There are four main types of child custody:

  • Joint custody, also known as joint child custody, joint legal custody, or joint physical custody
  • Sole or full custody
  • Split custody
  • Non-parental custody or third-party custody

Joint Custody

Joint custody has become a preferred custody arrangement over the last 20 years or so. Louisiana courts usually award child custody based upon the child's best interests. If the parents cannot agree on custody, the court usually will grant either sole custody to one parent or joint custody to both parents. Generally, Louisiana courts award joint custody to both parents and designate one as the primary custodian. The other parent usually receives reasonable rights to visit the child, such as on every other weekend, holidays, and several weeks in the summer. It is not unusual for the parents to operate as joint custodians, even though one parent has been awarded sole custody, in order to provide the best situation for the child. Terms of joint custody can vary from case to case, but the common elements are that joint custodians share legal responsibility for the child's care. Joint custody arrangements can take many forms, and parents in a joint custody arrangement must consider multiple factors, including the parents' ability to cooperate, physical limitations, expenses, and the child's preferences and needs.

Sole or Full Custody

Sole or full custody is the traditional form of custody familiar to many people. In that case, one parent is designated as the custodial parent with the legal responsibility for, and physical care and control of, the child. The non-custodial parent often has visitation rights involving a limited right to visit the child. Mothers most often were awarded sole custody in disputed custody cases as recently as the 1980s. Now, fathers often are awarded sole custody, depending on which parent is able to meet the child's best interests. The custodial parent has the ultimate authority to make decisions regarding the child, including sensitive areas such as religious upbringing and surname changes.

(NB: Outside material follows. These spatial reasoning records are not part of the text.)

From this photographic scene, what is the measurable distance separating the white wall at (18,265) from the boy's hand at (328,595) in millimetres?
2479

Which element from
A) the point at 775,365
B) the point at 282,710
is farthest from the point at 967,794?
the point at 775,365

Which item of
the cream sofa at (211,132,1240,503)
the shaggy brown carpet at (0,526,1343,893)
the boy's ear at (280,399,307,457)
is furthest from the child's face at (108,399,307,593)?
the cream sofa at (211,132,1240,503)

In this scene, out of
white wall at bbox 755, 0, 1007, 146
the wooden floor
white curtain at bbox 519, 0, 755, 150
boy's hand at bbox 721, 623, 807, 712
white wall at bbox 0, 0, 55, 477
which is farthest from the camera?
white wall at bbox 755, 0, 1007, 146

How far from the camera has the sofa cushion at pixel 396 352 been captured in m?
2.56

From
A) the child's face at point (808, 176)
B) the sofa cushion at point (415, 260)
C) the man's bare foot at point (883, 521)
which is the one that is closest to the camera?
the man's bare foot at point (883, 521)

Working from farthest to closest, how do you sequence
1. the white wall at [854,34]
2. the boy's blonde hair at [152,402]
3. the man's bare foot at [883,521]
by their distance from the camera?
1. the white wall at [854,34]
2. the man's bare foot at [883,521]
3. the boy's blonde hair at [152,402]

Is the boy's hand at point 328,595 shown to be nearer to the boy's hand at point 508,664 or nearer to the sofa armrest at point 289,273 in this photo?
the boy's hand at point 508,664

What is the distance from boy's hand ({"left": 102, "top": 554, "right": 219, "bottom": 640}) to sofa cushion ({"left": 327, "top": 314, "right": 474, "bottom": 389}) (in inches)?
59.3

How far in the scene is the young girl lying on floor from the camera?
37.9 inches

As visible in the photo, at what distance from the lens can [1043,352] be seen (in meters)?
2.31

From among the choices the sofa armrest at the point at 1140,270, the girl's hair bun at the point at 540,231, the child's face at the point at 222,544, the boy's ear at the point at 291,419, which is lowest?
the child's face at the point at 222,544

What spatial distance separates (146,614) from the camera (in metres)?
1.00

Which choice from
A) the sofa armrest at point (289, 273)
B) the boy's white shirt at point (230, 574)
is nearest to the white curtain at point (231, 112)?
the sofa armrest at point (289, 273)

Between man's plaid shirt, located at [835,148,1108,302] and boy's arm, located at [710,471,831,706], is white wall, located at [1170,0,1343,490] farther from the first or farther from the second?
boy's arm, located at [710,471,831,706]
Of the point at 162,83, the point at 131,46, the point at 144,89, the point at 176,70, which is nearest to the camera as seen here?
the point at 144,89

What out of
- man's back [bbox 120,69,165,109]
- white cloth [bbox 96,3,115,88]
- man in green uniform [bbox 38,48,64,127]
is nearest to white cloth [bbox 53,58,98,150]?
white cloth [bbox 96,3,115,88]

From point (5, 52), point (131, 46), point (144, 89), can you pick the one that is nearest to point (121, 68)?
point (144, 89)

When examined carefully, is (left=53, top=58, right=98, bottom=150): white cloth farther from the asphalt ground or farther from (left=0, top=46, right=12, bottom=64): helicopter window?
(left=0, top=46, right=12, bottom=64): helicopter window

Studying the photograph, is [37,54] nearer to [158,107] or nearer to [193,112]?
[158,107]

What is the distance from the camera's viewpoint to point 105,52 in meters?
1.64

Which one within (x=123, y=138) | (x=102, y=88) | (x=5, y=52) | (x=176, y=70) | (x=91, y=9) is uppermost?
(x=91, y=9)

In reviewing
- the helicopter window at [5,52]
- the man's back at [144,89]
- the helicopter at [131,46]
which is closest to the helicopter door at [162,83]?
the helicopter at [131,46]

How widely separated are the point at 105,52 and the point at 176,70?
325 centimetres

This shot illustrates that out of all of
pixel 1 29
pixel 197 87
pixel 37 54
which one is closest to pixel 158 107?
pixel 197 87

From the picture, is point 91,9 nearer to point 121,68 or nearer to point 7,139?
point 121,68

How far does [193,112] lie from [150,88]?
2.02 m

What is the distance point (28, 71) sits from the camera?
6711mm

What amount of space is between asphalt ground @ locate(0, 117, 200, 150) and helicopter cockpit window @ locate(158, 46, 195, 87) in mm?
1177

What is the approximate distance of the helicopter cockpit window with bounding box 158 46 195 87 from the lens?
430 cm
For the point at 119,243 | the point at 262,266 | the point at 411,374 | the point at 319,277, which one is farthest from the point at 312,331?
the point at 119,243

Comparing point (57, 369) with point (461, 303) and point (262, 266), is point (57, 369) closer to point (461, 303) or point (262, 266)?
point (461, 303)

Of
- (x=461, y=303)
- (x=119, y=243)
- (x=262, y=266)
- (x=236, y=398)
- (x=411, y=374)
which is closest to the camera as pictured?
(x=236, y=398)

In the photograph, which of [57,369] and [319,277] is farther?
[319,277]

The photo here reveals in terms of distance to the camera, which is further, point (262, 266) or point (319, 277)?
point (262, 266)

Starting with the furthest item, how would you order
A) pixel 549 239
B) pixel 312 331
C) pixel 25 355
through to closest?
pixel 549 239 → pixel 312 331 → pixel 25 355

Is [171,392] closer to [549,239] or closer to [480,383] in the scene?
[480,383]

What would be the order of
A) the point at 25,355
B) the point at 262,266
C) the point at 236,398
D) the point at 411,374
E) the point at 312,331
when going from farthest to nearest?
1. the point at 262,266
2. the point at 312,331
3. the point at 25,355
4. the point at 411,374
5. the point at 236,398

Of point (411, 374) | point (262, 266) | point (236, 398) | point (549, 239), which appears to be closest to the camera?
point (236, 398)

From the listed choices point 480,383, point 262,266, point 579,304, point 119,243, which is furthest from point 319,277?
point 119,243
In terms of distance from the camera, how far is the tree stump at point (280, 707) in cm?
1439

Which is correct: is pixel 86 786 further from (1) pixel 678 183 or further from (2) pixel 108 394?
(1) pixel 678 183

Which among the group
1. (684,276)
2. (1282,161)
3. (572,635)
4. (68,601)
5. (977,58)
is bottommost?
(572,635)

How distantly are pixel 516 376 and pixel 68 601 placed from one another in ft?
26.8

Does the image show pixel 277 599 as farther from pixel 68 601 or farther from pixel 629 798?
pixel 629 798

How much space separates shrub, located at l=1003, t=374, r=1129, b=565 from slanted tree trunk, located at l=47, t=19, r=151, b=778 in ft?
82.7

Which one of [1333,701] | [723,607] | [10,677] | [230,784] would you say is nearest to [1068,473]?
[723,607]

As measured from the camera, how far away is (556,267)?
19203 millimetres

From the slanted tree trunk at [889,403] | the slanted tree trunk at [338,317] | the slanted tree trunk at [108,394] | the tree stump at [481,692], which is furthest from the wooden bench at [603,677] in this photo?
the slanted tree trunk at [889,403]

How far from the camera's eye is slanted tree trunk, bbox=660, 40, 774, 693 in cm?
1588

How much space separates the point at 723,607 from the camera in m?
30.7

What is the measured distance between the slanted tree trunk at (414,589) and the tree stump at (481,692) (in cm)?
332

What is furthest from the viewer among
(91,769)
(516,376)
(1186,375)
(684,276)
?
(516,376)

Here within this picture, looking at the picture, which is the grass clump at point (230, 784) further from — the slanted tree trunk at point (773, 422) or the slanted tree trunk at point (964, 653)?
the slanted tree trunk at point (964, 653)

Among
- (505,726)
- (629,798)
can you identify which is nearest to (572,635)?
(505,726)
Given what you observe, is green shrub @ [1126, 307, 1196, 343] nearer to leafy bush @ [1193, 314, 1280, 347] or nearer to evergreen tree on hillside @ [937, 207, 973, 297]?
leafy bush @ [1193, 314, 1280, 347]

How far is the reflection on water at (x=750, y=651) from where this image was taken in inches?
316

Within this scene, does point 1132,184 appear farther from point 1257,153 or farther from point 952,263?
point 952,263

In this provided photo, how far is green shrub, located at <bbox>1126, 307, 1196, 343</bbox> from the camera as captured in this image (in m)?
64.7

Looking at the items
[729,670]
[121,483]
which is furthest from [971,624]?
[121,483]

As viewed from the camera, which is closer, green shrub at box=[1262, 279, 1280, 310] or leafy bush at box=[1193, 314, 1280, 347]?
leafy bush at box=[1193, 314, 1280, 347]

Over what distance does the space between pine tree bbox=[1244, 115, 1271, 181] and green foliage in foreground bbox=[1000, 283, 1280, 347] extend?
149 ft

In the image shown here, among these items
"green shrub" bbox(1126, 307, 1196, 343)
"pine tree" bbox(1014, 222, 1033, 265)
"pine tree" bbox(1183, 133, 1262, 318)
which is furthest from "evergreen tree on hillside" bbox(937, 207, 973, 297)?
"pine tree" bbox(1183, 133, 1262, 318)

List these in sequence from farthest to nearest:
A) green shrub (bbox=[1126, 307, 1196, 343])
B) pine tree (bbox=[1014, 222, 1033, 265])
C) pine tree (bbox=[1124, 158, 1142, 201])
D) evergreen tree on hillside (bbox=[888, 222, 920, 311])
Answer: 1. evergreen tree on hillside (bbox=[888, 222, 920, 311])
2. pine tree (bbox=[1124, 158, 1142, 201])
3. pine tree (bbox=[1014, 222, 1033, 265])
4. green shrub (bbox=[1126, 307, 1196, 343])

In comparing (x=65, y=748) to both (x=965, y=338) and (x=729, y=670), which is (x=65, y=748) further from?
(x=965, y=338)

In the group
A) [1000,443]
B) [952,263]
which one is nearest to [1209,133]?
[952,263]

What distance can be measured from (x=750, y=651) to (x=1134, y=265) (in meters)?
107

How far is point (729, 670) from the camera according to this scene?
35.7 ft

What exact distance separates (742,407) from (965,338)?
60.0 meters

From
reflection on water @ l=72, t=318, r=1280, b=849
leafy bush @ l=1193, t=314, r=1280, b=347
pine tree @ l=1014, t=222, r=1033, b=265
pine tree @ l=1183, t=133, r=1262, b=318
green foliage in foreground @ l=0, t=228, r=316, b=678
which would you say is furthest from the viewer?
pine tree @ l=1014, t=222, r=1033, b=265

Non-parental or Third Party Custody

An award of custody to a non-parent or a third party also is possible in cases of divorce, the death of a parent where the surviving parent is unfit, or when a child has been living with the third party for an extended period. Likely third parties who seek custody are grandparents, aunts, uncles, stepparents, and partners in same-sex relationships. In challenging a parent's custody, a non-parental party has the burden of showing that the child's best interests will not be served by granting custody to a parent.

Split Custody

In split custody, one parent receives custody of one or more of the parents' children, and the other parent receives custody of the couples' remaining children. This is the least common type of custody arrangement. Split custody usually is awarded only in exceptional situations because the courts are reluctant to separate siblings, including half-blood siblings and stepsiblings, based on the presumptions that children benefit from an upbringing with their siblings and that separation would add trauma to the divorce situation. In making a split custody award, a court may consider the children's and parents' preferences, age disparities among the children, special needs, disciplinary issues, and a child's integration in a particular household.